それが、今回解説する「マインドフルネス」です。 怪しいスピリチュアルではありません。GoogleやAppleも採用している、最新の脳科学に基づいた「脳の休息法」です。
一度、思考の荷物を下ろして、深呼吸しながら読んでみてください。
今回は、Japanese Psychological Reviewに掲載された藤野正寛先生の論文を参考に、マインドフルネスの構成要素について解説します!
マインドフルネスの定義
マインドフルネスは、もともと仏教の「サティ(sati)」という言葉を英訳したものです。 サティは「記憶」を意味し、そこから「心にとどめておくこと」や「注意を向けること」といった意味に広がっていきました。

心理学では、Jon Kabat-Zinnが提唱した定義が一般的です。
- 意図的に、今この瞬間の経験に、判断することなく注意を向けること
- 意図的に、今この瞬間に、次々と生じている経験に、判断することなく注意を向けることで現れる気づき
つまり、 「今、ここ」の自分の感覚や感情、思考に、良い悪いと評価を加えずに、ただ気づいている状態 がマインドフルネスなんですね。
マインドフルネスの構成要素
研究者によって様々な定義が提案されていますが、 多くの定義に共通して含まれているのが 「注意制御」と「受容的な態度」 の2つです。
- 注意制御: 今この瞬間に生じている経験に気づくための注意のコントロール
- 受容的な態度: 気づいた経験に対して、良い悪いと判断せずに、あるがままを受け入れる

これに加えて、
- 意図: 何のためにマインドフルネスを実践するのかという目的意識
- 自分の行動に注意を向けること
- 自分の内部・外部の体験に注意を向けて気づいていること
- 自分の内部の体験を判断しないこと
- 自分の内部の感覚や感情や思考に過剰に反応しないでそのまま受け入れること
- 自分の内部の体験を適切な言葉で表現すること
といった要素も重要だと考えられています。
まとめ
マインドフルネスは、 「今、ここ」の経験に注意を向け、それをありのままに受け入れる こと。

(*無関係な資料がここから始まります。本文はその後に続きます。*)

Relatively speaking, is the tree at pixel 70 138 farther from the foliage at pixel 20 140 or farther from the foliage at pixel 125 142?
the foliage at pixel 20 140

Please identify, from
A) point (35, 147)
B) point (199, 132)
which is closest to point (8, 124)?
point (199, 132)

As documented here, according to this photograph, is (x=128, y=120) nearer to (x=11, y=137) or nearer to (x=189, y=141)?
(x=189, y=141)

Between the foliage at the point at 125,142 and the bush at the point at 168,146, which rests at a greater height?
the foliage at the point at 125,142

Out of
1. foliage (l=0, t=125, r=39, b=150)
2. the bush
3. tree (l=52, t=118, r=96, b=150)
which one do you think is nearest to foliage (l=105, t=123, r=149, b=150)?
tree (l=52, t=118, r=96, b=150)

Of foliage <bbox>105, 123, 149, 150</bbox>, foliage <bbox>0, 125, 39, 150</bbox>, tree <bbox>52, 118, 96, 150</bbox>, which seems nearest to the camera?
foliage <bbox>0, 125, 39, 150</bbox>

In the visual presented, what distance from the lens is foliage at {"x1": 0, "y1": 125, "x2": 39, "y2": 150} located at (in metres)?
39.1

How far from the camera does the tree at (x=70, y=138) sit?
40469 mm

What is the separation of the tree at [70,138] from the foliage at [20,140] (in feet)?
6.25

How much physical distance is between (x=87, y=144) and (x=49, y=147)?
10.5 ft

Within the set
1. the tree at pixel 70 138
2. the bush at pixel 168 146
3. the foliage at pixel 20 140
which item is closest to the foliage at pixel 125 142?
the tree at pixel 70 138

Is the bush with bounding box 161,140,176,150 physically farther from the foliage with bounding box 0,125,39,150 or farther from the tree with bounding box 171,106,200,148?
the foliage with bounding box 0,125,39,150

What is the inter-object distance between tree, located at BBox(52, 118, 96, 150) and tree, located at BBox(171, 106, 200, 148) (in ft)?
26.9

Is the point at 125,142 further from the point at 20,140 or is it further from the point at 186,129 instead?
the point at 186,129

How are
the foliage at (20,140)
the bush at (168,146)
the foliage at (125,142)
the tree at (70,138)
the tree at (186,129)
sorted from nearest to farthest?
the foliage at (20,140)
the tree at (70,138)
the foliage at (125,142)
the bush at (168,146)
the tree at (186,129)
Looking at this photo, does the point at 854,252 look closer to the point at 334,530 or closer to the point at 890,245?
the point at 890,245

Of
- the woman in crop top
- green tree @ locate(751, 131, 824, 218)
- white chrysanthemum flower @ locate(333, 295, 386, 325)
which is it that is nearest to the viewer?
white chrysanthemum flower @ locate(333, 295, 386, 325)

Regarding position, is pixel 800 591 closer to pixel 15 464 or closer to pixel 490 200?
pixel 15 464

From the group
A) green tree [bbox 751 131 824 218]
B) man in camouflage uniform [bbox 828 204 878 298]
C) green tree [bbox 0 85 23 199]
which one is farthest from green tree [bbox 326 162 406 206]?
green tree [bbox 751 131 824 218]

簡単なようで、実は奥が深いマインドフルネス。 まずは、呼吸に意識を向けることから始めてみませんか?
参考文献
Fujino, M. (2021). The psychological construct and neural mechanism of equanimity in meditation. Japanese Psychological Review, 64(3), 274–294.
重要な注意事項
本記事は、マインドフルネスに関する一般的な情報提供を目的としたものであり、特定の医学的アドバイスを提供するものではありません。